• EXERCISE DIRECTIONS
Quote exactly the lines running from the line with "Is the shrub" to the end of the entries, including both, and nothing else.

··· PROVIDED RECORDS ···

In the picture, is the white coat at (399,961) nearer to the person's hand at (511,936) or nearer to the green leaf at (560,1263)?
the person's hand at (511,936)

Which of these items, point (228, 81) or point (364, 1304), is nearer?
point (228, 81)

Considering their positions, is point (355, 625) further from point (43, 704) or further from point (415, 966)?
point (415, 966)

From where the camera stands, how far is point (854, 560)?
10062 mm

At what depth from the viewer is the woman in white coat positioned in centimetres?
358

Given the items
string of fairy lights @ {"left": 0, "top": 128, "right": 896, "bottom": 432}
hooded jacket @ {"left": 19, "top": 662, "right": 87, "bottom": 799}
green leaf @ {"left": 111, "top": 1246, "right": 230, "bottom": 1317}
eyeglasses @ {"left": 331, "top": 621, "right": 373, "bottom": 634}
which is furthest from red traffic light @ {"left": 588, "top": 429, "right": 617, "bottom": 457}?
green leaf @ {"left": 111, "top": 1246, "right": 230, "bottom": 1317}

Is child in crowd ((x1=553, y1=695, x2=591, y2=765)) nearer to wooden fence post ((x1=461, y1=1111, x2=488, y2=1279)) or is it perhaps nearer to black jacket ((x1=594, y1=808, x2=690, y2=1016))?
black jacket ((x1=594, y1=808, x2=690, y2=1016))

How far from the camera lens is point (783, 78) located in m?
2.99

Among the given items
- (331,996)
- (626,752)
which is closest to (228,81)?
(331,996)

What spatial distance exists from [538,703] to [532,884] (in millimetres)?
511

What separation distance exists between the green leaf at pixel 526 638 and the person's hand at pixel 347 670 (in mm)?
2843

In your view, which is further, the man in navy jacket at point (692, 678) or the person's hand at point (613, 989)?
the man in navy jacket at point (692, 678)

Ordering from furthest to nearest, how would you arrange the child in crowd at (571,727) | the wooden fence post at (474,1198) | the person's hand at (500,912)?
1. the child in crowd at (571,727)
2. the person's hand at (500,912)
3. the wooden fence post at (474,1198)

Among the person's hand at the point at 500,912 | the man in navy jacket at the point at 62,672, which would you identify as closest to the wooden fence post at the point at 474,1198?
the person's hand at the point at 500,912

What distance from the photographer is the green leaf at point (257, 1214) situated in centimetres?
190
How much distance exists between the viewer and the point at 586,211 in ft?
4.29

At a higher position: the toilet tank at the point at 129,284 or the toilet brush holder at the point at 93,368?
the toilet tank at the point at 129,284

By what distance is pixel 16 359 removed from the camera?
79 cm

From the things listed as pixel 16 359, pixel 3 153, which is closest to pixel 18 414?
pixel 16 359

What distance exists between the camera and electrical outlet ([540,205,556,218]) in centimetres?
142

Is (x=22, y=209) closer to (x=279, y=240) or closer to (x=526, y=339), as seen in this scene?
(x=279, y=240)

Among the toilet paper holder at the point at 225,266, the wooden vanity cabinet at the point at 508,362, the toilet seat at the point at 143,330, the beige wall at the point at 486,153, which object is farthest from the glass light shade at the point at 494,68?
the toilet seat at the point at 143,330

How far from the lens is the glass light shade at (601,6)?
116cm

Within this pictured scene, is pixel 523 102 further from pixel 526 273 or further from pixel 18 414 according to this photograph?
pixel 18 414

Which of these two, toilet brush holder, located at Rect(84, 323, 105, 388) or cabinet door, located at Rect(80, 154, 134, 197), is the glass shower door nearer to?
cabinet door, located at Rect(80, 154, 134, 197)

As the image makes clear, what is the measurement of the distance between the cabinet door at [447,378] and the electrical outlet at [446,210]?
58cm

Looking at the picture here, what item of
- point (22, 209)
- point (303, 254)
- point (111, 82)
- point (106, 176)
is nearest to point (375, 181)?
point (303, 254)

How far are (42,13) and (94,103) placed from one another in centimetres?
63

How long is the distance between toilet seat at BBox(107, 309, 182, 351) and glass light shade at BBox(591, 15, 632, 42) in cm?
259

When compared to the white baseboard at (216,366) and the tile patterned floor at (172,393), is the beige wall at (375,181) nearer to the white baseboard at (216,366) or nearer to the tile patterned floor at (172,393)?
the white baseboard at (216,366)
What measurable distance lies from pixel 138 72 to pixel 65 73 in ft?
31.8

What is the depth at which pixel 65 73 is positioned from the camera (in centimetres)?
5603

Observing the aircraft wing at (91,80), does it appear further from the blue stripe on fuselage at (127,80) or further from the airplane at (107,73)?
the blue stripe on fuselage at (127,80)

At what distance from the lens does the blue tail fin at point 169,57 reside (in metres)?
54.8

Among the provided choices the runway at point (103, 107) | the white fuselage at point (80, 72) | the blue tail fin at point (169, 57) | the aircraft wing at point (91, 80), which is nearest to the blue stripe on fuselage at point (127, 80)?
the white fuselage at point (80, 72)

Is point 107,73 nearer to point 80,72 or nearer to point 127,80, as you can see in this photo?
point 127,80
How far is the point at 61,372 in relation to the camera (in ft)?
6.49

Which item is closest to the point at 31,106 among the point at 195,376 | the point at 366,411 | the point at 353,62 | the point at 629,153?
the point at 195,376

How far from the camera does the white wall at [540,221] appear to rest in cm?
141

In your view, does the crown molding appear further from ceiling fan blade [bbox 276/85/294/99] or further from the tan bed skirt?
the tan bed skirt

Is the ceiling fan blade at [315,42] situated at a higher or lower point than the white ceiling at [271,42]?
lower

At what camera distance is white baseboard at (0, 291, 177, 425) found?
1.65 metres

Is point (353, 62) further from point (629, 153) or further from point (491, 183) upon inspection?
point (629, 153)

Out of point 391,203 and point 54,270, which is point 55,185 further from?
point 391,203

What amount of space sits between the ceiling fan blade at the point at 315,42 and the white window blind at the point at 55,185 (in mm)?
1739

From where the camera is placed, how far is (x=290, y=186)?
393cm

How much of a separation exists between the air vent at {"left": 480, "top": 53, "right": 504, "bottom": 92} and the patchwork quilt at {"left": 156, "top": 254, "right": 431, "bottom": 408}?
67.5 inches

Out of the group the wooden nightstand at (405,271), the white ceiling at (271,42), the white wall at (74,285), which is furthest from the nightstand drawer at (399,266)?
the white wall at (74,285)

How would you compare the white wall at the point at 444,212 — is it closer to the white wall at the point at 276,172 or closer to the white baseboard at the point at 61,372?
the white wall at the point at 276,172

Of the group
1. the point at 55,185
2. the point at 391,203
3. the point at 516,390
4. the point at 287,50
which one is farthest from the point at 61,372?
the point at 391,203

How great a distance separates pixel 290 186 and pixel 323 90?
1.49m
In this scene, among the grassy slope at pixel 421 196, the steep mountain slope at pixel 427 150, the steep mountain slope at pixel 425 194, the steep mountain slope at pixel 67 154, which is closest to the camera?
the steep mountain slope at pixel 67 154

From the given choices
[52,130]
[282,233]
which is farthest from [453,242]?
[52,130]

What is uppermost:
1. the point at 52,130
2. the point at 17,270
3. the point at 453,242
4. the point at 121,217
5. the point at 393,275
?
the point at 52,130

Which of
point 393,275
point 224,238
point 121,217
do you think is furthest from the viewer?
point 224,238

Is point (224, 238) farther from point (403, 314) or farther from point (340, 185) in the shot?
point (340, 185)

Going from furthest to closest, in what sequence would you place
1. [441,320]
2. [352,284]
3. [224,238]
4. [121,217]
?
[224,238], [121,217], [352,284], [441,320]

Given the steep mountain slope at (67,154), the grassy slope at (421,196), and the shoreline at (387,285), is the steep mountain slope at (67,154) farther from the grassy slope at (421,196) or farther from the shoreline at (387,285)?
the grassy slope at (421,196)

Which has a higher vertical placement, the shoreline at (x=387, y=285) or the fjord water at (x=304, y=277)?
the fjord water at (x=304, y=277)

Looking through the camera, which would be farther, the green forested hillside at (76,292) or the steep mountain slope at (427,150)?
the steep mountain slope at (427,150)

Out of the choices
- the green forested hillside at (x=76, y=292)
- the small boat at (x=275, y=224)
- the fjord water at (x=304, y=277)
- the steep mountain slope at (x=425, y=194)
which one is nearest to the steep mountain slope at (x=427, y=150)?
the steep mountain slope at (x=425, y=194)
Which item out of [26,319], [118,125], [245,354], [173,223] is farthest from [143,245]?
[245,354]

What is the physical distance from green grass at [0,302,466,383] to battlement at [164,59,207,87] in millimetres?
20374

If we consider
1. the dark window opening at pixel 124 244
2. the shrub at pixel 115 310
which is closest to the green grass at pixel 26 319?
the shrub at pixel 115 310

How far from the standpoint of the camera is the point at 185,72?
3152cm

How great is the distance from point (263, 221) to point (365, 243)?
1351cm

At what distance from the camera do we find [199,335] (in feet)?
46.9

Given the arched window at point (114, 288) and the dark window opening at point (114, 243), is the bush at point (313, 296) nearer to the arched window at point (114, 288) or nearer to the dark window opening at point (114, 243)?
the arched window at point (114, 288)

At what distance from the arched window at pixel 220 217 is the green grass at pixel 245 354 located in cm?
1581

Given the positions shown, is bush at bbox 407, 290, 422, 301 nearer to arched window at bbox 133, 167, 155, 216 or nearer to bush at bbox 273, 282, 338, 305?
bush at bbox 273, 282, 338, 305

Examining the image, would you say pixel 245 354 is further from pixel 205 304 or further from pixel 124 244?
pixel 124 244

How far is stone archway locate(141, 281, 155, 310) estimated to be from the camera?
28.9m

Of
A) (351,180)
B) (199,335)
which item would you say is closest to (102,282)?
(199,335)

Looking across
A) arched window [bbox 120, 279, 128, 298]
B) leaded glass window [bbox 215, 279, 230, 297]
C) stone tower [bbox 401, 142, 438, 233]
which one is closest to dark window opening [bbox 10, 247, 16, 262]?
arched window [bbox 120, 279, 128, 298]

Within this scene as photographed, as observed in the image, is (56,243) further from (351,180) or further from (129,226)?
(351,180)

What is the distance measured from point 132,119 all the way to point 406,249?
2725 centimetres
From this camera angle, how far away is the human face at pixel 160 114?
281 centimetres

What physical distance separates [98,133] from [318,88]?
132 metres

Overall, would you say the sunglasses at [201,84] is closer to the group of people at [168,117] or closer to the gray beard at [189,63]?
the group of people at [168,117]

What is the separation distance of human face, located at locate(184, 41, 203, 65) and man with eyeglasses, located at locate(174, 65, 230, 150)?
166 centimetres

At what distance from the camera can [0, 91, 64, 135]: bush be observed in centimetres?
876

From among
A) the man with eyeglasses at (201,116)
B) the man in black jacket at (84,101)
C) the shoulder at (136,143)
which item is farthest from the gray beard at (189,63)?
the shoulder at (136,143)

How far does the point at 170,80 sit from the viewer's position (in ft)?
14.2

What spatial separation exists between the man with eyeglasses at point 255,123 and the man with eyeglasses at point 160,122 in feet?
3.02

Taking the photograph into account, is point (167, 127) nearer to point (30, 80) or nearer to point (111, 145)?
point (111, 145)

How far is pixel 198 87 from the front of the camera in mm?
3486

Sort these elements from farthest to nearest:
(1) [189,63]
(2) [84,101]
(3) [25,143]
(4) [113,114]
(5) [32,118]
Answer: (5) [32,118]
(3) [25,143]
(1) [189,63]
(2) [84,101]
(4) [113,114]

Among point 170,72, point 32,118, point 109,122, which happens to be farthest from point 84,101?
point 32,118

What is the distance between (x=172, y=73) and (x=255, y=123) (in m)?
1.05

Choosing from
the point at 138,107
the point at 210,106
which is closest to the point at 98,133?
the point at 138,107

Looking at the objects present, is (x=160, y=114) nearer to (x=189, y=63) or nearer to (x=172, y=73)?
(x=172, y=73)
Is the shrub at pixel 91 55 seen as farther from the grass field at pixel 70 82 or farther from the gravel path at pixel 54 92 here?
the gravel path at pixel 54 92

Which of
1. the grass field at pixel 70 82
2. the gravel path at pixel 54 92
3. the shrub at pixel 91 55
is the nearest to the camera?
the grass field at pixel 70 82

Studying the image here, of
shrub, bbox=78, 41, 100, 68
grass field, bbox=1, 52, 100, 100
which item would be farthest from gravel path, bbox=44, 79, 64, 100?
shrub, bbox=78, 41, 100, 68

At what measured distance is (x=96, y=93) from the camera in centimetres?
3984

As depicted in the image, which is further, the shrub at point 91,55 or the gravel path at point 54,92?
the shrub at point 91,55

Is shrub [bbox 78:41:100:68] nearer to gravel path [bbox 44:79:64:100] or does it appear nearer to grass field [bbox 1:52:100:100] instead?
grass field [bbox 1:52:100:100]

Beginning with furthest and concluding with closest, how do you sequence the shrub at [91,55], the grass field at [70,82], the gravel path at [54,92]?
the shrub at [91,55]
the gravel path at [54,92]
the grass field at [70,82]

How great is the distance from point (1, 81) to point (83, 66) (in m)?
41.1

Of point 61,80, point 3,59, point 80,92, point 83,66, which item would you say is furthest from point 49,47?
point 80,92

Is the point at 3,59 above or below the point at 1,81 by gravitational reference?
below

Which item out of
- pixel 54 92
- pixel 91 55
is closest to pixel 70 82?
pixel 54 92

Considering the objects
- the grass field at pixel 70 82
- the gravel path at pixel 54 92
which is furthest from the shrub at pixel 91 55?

···

• WRITTEN REPLY
Is the shrub at pixel 91 55 seen as farther from the grass field at pixel 70 82 or farther from the gravel path at pixel 54 92 here?
the gravel path at pixel 54 92

Which of
1. the grass field at pixel 70 82
2. the gravel path at pixel 54 92
3. the shrub at pixel 91 55
is the nearest to the camera?
the grass field at pixel 70 82

Studying the image here, of
shrub, bbox=78, 41, 100, 68
grass field, bbox=1, 52, 100, 100
which item would be farthest from gravel path, bbox=44, 79, 64, 100?
shrub, bbox=78, 41, 100, 68

At what measured distance is (x=96, y=93) from the camera in centimetres?
3984

As depicted in the image, which is further, the shrub at point 91,55 or the gravel path at point 54,92?
the shrub at point 91,55

Is shrub [bbox 78:41:100:68] nearer to gravel path [bbox 44:79:64:100] or does it appear nearer to grass field [bbox 1:52:100:100] instead?
grass field [bbox 1:52:100:100]

Beginning with furthest and concluding with closest, how do you sequence the shrub at [91,55], the grass field at [70,82], the gravel path at [54,92]?
the shrub at [91,55]
the gravel path at [54,92]
the grass field at [70,82]

How great is the distance from point (1, 81) to point (83, 66) (in m)?
41.1

Of point 61,80, point 3,59, point 80,92, point 83,66, which item would you say is furthest from point 49,47?
point 80,92

Is the point at 3,59 above or below the point at 1,81 by gravitational reference?
below

Which item out of
- pixel 54 92
- pixel 91 55
is closest to pixel 70 82?
pixel 54 92

Considering the objects
- the grass field at pixel 70 82
- the gravel path at pixel 54 92
which is furthest from the shrub at pixel 91 55?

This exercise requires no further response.